Bursa'da kadın ipek işçileri
Susan Ferguson, "Kapitalizm, ekonominin (sermaye birikiminin) sağlığıyla işçilerin sağlığı arasında seçim yapması gerektiğinde, sermayenin sağlığını tercih ediyor." diyerek, kapitalizmin yaşam karşısında ölümden yana saf tuttuğunu belirtmektedir. Bu bağlamda insanın insan tarafından sömürüldüğü bir "düzen"de kadınlar da çocuk bakımının yarattığı engeller, yeterli olmayan kamusal bakım hizmetleri, düşük ücretler, sınıf hareketinin kadınların yoğun olduğu iş kollarında tam manasıyla örgütlenememesi sonucunda sınıfın ücret ortalamasının da düşmesi gibi, oldukça zor şartlarda "çalışmak" durumundadır.
Tüm dünyada asırlar boyu (aslında şimdiye kadar hep mi desek) kadınlar aktif bir hayat değil; evde, ev işleriyle ve çocuk bakımıyla uğraşarak geçen yaşamlar sürdürdüler ve birçok haktan yoksun şekilde, çoğu zaman da bunlardan bihaber olarak yaşadılar.
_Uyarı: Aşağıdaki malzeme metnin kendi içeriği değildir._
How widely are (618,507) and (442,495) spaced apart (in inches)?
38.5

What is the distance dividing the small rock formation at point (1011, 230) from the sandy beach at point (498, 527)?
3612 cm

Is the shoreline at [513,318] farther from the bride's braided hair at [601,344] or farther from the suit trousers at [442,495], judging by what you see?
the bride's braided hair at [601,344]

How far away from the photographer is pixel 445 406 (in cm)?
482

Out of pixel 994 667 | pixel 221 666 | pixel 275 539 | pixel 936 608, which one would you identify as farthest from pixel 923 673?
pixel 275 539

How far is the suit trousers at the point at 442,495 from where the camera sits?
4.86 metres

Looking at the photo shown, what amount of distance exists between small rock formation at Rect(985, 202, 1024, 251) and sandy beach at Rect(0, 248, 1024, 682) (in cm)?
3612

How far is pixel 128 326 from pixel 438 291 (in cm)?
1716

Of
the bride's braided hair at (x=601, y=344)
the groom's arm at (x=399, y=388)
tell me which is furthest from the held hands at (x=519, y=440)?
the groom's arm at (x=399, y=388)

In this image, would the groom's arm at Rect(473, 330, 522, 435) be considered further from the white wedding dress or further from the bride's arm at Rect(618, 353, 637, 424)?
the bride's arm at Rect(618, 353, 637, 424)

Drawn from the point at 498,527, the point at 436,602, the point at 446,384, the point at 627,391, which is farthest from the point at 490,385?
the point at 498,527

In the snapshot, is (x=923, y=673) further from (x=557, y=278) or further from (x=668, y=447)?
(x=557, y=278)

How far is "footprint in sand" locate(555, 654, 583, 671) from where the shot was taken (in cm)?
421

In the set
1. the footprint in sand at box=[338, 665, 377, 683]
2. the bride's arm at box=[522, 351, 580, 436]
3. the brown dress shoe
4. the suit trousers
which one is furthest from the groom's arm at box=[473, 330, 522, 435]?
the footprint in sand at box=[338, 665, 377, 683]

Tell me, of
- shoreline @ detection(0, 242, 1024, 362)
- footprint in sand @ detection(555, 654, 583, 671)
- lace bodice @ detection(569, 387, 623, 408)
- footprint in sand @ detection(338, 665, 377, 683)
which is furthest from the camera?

Diğer cinsin, erkeklerin egemenliği altında, özgür iradelere sahip olmadan, eğitim haklarını kullanamadan, küçük yaşlarda evlendirilerek ve ev içinde kurulu bir sömürü "düzeni"n de, çocuk doğurmakla, erkeğini memnun etmekle ve diğer aile üyelerine hizmet etmekle yükümlü olarak adeta kullanıldılar. Toplumsal olarak o zamanlarda insanların zihniyeti, bize tuhaf gelecek şekilde, mantıktan yoksundu ya da o zamanın mantığı oydu. Her şeyi zamanına göre değerlendirmek tarih biliminin bir kuralıdır ne de olsa ama.. keşke tarihte kalsaydı, günümüzde hâlâ izlerine rastlanmasaydı. Buna rağmen hem ekonomik hem de teknolojik gelişmelerle birlikte değişen toplumsal yapı, kadınların toplum içindeki konumlarını ve görevlerini de değiştirmeye ve şekillendirmeye başladı. Sanayi Devrimi ile birlikte üretim ve tüketim ilişkilerinin gelişmesi, iş gücüne olan ihtiyacı da kaçınılmaz olarak artırdığı için, birçok engele rağmen kadınlar da toplumsal üretimde yer bulmuş oldular.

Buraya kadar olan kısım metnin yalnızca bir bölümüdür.